As Pentagon monitors chart the progress of today's missile test, sceptical eyes will be watching. China, Russia and much of Europe will be hoping for another failure which will finally force the Clinton administration to drop a project they say will start a new arms race.
Beijing has repeatedly told US officials that it sees the system as unnecessarily provocative and one which could shatter the regional balance of power.
Defence Secretary William Cohen is expected to feel the full brunt of China's objections when he arrives in Beijing on Tuesday.

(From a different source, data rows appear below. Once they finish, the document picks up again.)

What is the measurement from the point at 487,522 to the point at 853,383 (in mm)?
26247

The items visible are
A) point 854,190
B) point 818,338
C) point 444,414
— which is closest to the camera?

In Moscow, Russian President Vladimir Putin used the eve of the test to stiffen resistance and take a new high ground on disarmament. In a letter to the mayors of the Japanese cities of Hiroshima and Nagasaki - history's only victims of nuclear blasts - Mr Putin warned the plan would shatter the basis of arms control pacts between Russia and the United States, chiefly the 1972 Anti-Ballistic Missile (ABM) treaty.
He also pushed the US for more intensive efforts by the two major nuclear powers to reduce stockpiles of warheads.
Meanwhile, Chinese Premier Zhu Rongji met Italian counterpart Giuliano Amato in Rome on Thursday. Afterwards, Mr Amato said: 'We had common positions on the ABM treaty and shared the concern that the shield may appear more as a threat than a tool of defence.' Mr Zhu agreed with the Italian premier and said China was 'categorically opposed' to another US plan to build a separate anti-missile shield which Beijing feared would place Taiwan under US protection.